We are anticipating a period of rapid growth in our operations, which may place, to the extent that we are able to sustain such growth, a significant strain on our management and our administrative, operational and financial reporting infrastructure.

 

Our success will depend in part on the ability of our senior management to manage this expected growth effectively. To do so, we believe we will need to continue to hire, train and manage new employees or contractors as needed. If our new team members perform poorly, or if we are unsuccessful in hiring, training, managing and integrating these new team members, or if we are not successful in retaining our existing employees or contractors, our business may be harmed. To manage the expected growth of our operations and personnel, we will need to continue to improve our operational and financial controls and update our reporting procedures and systems. The expected addition of new team members and the capital investments that we anticipate will be necessary to manage our anticipated growth will increase our cost base, which will make it more difficult for us to offset any future revenue shortfalls by reducing expenses in the short term. If we fail to successfully manage our anticipated growth, we will be unable to execute our business plan.

 

None of our officers and directors have any meaningful public company accounting or financial reporting education or experience, which increases the risk we may be unable to comply with all rules and regulations.

 

Our ability to meet our ongoing reporting requirements on a timely basis will be dependent to a significant degree on advisors and consultants. Our officers and directors have no meaningful public company accounting or financial reporting education or experience. As such, there is risk about our ability to comply with all financial reporting requirements accurately and on a timely basis.

 

If we are unable to implement and maintain effective internal control over financial reporting in the future, stockholders may lose confidence in the accuracy or completeness of our financial reports and the market price of our common stock may decline.

 

We need to improve the design, implementation, and testing of the internal controls over financial reporting requirements. If we are unable to remedy material weaknesses or if our independent registered public accounting firm is unable to express an opinion as to the effectiveness of its internal control over financial reporting when required, stockholders may lose confidence in the accuracy and completeness of our financial reports and the market price of the common stock could be negatively affected. We also could become subject to investigations by the stock exchange if we are ever listed on an exchange, Securities and Exchange Commission, or other regulatory authorities, which could require additional financial and management resources.


12


 

In connection with management’s assessment of our internal control over financial reporting, we identified the following material weaknesses in our internal control over financial reporting as of October 31, 2020:

 

·We do not have written documentation of our internal control policies and procedures. 

 

·Due to our size and nature, segregation of all conflicting duties may not always be possible and may not be economically feasible. To the extent possible, the initiation of transactions, the custody of assets and the recording of transactions should be performed by separate individuals. As of October 31, 2020, the initiation of transactions and recording of transactions are performed by Ronald Rosenfarb, our Chief Operating Officer. 

 

We do not have a compensation or an audit committee, so stockholders will have to rely on our directors to perform these functions.

 

We do not have an audit or compensation committee comprised of independent directors. These functions are performed by the members of our board of directors. Until we have an audit committee, there may be less oversight of management decisions and activities and little ability for minority stockholders to challenge or reverse those activities and decisions, even if they are not in the best interests of minority stockholders.

 

Our officers and directors own a controlling interest in our voting stock and stockholders will not have any voice in our management, which could result in decisions adverse to our general stockholders.

 

Our officers and directors, in the aggregate, have the right to vote more than 82% of our outstanding common shares on a fully diluted basis.
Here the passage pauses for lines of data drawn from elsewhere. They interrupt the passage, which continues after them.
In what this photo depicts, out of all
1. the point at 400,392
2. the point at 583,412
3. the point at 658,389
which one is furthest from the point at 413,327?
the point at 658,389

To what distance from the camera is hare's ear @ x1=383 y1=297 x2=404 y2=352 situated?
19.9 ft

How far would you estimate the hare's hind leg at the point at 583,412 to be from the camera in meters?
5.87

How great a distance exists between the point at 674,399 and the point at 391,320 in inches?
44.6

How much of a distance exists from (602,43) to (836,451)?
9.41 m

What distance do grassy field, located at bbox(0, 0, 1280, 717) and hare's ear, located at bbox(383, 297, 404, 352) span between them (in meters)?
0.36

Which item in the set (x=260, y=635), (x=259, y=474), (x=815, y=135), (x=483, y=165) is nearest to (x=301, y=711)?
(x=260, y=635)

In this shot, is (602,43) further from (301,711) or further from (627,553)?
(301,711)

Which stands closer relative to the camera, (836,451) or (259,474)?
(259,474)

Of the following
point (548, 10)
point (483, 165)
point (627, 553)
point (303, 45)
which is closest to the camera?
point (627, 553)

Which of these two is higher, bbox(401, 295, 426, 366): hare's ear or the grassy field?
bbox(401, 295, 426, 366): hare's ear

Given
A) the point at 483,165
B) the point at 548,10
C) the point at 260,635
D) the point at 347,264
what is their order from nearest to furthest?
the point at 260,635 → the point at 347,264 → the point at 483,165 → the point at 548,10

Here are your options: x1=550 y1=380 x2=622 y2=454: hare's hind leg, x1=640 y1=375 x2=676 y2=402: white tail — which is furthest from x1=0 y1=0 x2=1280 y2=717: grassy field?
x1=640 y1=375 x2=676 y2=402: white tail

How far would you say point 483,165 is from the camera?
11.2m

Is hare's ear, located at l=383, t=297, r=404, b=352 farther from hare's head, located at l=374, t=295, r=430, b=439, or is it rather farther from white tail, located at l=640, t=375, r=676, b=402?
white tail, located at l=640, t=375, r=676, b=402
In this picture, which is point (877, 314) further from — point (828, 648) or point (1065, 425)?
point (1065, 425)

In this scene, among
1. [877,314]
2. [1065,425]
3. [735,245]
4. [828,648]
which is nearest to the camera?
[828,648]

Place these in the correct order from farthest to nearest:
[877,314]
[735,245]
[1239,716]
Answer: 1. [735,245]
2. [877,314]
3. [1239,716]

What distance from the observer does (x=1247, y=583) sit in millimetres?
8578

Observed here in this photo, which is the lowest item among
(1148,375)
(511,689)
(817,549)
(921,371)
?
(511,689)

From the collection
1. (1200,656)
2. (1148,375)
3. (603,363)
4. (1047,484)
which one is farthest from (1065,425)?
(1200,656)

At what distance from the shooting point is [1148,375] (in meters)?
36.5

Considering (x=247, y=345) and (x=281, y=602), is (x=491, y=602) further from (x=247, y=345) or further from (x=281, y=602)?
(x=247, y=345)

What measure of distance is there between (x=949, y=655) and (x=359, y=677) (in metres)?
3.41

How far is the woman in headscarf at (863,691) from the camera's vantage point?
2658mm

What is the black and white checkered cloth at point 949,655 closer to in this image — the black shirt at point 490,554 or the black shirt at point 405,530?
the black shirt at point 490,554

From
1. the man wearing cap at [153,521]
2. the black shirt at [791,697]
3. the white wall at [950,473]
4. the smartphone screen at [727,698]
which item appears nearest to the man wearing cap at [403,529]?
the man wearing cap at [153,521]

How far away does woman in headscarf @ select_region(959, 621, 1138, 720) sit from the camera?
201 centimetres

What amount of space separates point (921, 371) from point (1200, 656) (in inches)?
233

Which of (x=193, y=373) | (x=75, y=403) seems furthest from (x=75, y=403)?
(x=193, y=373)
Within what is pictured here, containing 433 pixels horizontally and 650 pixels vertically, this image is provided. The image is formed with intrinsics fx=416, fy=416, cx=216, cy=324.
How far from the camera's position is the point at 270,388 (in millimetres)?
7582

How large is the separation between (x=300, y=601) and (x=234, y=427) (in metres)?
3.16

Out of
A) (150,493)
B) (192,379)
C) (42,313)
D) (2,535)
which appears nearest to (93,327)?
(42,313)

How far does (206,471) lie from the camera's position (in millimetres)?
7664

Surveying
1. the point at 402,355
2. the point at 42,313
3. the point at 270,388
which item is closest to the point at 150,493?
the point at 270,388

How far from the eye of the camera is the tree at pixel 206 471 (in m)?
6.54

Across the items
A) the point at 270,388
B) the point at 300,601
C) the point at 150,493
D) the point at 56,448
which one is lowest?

As a result, these stockholders, acting together, will have the ability to control substantially all matters submitted to our stockholders for approval including election of our board of directors; removal of any of our directors, amendment of our certificate of incorporation or by-laws; and adoption of measures that could delay or prevent a change in control or impede a merger, takeover or other business combination involving us.

 

As a result of their ownership and positions, our officers and directors collectively can influence all matters requiring stockholder approval, including the election of directors and approval of significant corporate transactions. The interests of our officers may differ from the interests of the other stockholders, and they may influence decisions with which the other stockholders may not agree. Such decisions may be detrimental to our business plan and/or operations and they may cause the business to fail in which case you may lose your entire investment.

 

RISKS RELATED TO OUR SYSTEMS

 

Cybersecurity incidents could disrupt business operations, result in the loss of critical and confidential information, and adversely impact our reputation and results of operations.

 

We face growing risks and costs related to cybersecurity threats to our data and customer, employee and operator data, including but not limited to:

 

·the failure or significant disruption of our operations from various causes, including human error, computer malware, ransomware, insecure software, zero-day threats, or other events related to our critical information technologies and systems 

·the increasing level and sophistication of cybersecurity attacks, including distributed denial of service attacks, data theft, fraud or malicious acts on the part of trusted insiders, social engineering, or other unlawful tactics aimed at compromising the systems and data of our officers, employees, operators and their customers (including via systems not directly controlled by us, such as those maintained by independent sales agents, joint venture partners and third-party service providers) 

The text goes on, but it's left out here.